For a moment she just sits there holding it, both hands, the cup warm, and looks at the two of us with an expression I can't read.
Then she places the cup on the table, reaches up and takes hold of my t-shirt and pulls me down, and kisses me.
Her mouth is gentle and certain, which is not a combination I had fully mapped until now, and my hand finds her jaw before I've decided to move, and she exhales into the kiss like she's been holding her breath and can now finally breathe.
When she pulls back, Steele is very carefully looking at his coffee.
She looks between us.
"Okay," she says. Not to either of us. To herself.
She picks up her cup and drinks her coffee.
We have breakfast.
The morning does its Sunday thing. At some point Steele puts something on in the background that isn't quite music and isn't quite noise, and Remi tucks the white blanket over her lap and reads.
Except that she reads differently than she did yesterday.
Yesterday, was not-reading. Today, is actual reading and the occasional laugh at something.
It's mid-morning when I notice her doing it.
She's been looking at us. Individually. Not the way she usually looks at us. She'll look at Steele for a moment, then look at me, and each time her expression of someone carrying out a test rather than having a conversation.
Steele clocks it before I say anything. He catches my eye over her head.
She tips her chin up.
Sniffs.
Not subtle, not fully conscious. The kind of thing you do when your nose is doing the work and hasn't informed the rest of you. She does it again, turning slightly toward me. The small focused crease between her brows arrives and stays.
"Remi," I say.
She looks at me. Then at Steele.
"What do I smell like?" she asks.
Steele glances at me. "Bourbon. Orange. Why?"
"What about me?" I ask, before she can redirect.
"Chocolate. Orange." She says it with the flat certainty of a result she's been checking for the last hour. "Together—" She stops. The crease deepens. "Together you're bourbon and chocolate and orange."
Steele waits.
"That's my scent profile," she says. "I had it done three years ago.

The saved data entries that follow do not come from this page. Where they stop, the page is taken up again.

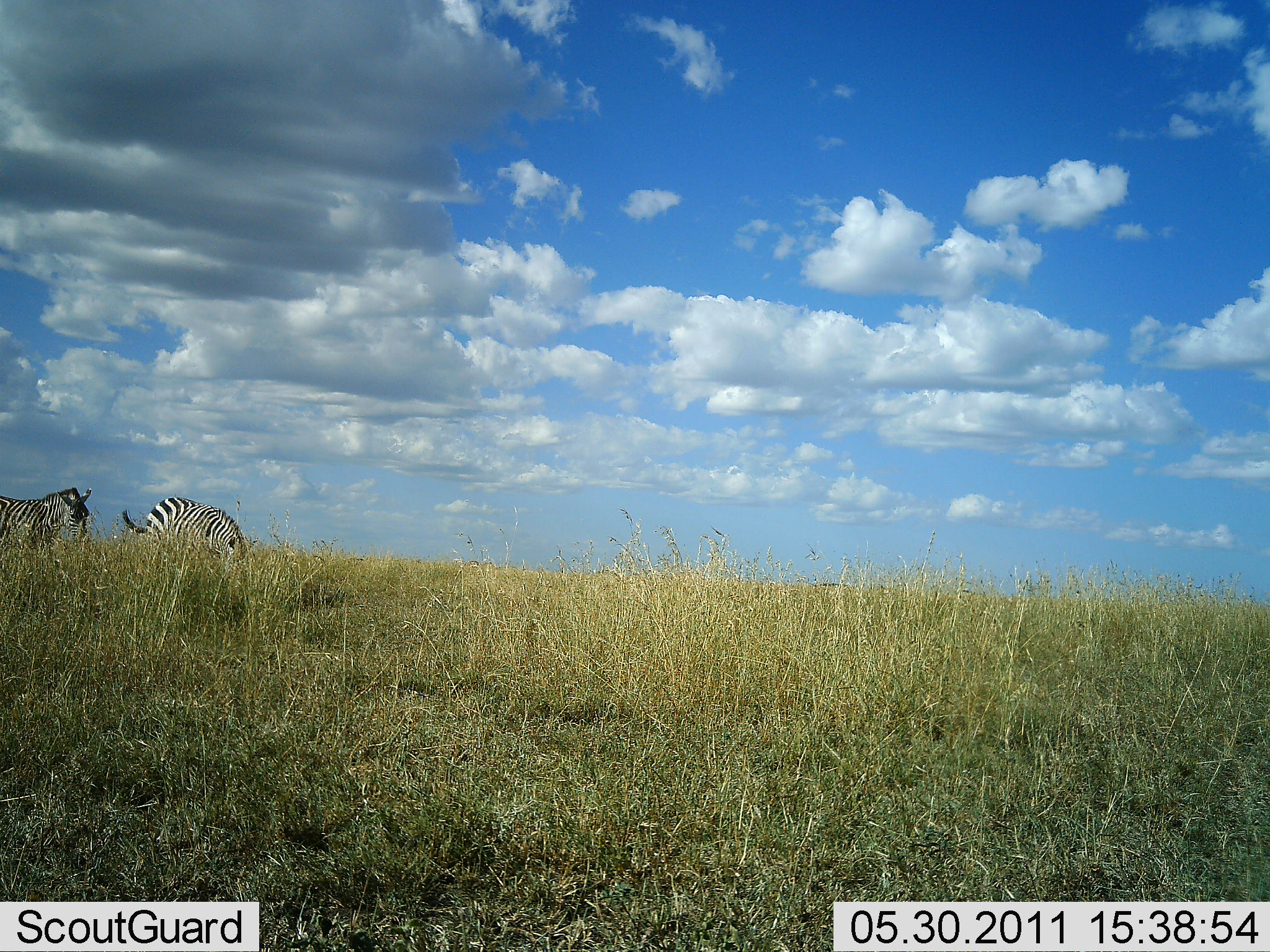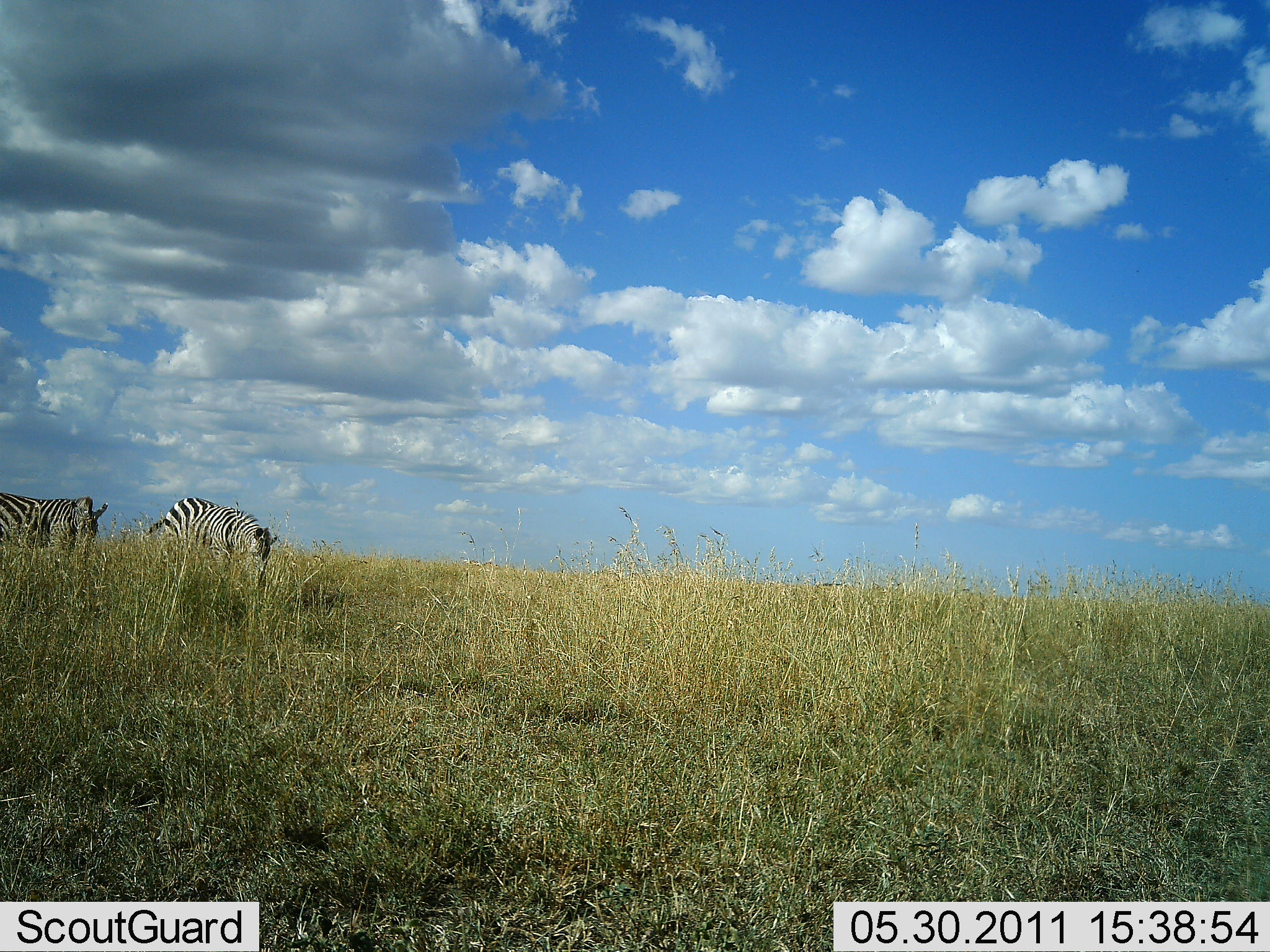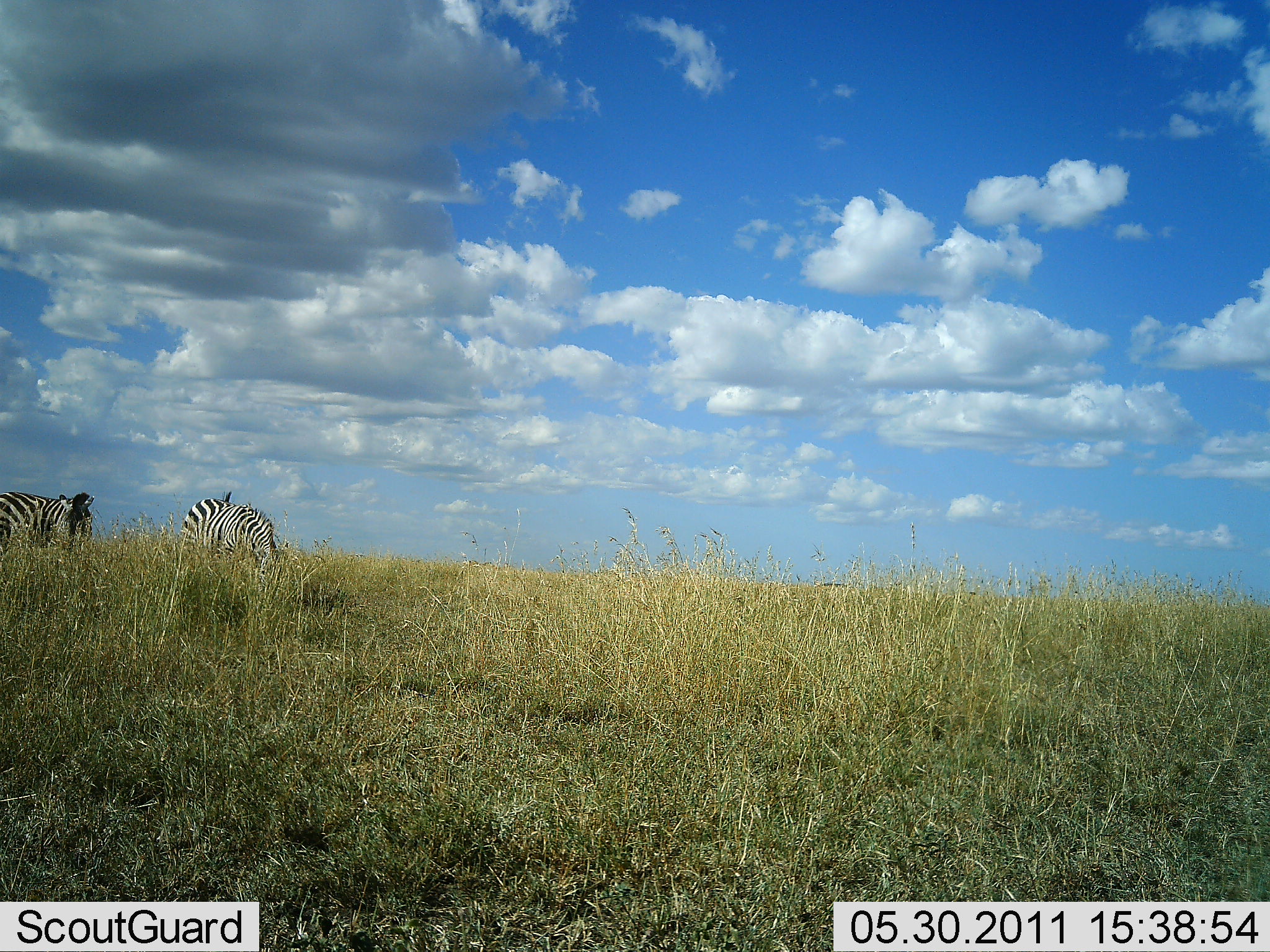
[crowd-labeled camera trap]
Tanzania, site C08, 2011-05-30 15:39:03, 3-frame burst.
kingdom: Animalia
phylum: Chordata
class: Mammalia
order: Perissodactyla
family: Equidae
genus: Equus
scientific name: Equus quagga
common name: plains zebra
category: zebra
Zebra (plains zebra) (Equus quagga), count 2. Behavior (volunteer vote fractions): standing 40%, resting 0%, moving 80%, interacting 0%. Young present (vote fraction): 0%. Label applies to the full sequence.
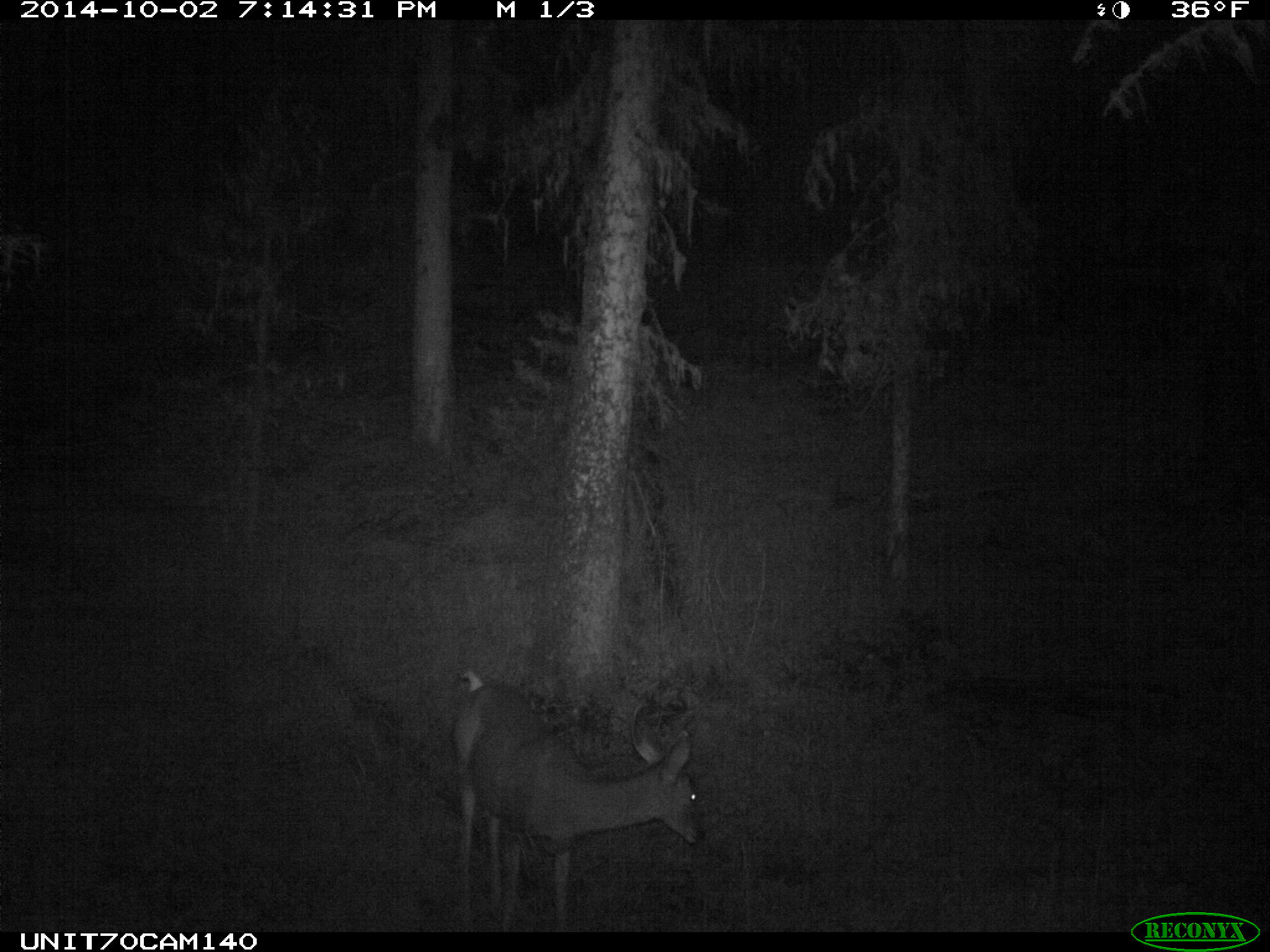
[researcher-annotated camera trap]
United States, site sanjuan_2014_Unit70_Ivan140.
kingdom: Animalia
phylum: Chordata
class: Mammalia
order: Artiodactyla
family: Cervidae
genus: Odocoileus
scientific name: Odocoileus hemionus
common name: mule deer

Bourbon, chocolate, and orange. That's me. It’s come back properly, according to the hospital.
But together—" She looks between us, and what's on her face now isn't confusion, it’s a big smile. One of the biggest she’s ever given us.
"Together you're it. You're the whole thing. "
The Sunday morning sounds around us. Somewhere a church bell peels.
"That's not how it works," Steele says carefully.
"I know that's not how it's supposed to work." She looks at him. "But it's what I'm smelling."
"A scent match is one alpha," he says. "That's biology. It's not a sum of alphas."
"I know what biology says." Her voice is even. "I'm telling you what I'm smelling. Individually, you're each two-thirds. Together you're the whole thing."
Another silence.
I understand what she's doing now. She's been running this calculation all morning, maybe longer, maybe since New York, maybe since before, and she's arrived at a result that doesn't fit the framework and she's choosing to say it out loud anyway, because that's what she does with things that don't fit.
She says them. She tries to make sense of her needs.
"If you found her," Remi says. "Your actual scent match... One person, the whole thing, no math required." She looks at her coffee. "Would you leave the pack?"
Steele and I look at each other.
"I hope she'd pick us both," I say.
"That's not what I'm asking." She looks at me directly, then Steele. "I'm asking if you would pick her. If she existed. If you found her. Would you choose her? Would you choose your full match, whole thing, no splitting, over what you have here?"
The question sits on the table between us.
Steele's jaw works once. He opens his mouth and closes it. He takes his coffee and puts it down.
I look at Remi.
She's watching both of us with the steady, clear-eyed patience of someone who already has a version of this answer and is waiting to see if we'll find it ourselves.
We can't answer.
Not because the answer doesn't exist. Because the answer requires something we don't know yet and without that, anything we say is hypothetical, and hypothetical answers are not what she's asking for.
The Sunday light moves across the floor.
She picks up her book.
Neither of us says another word about it. How can we?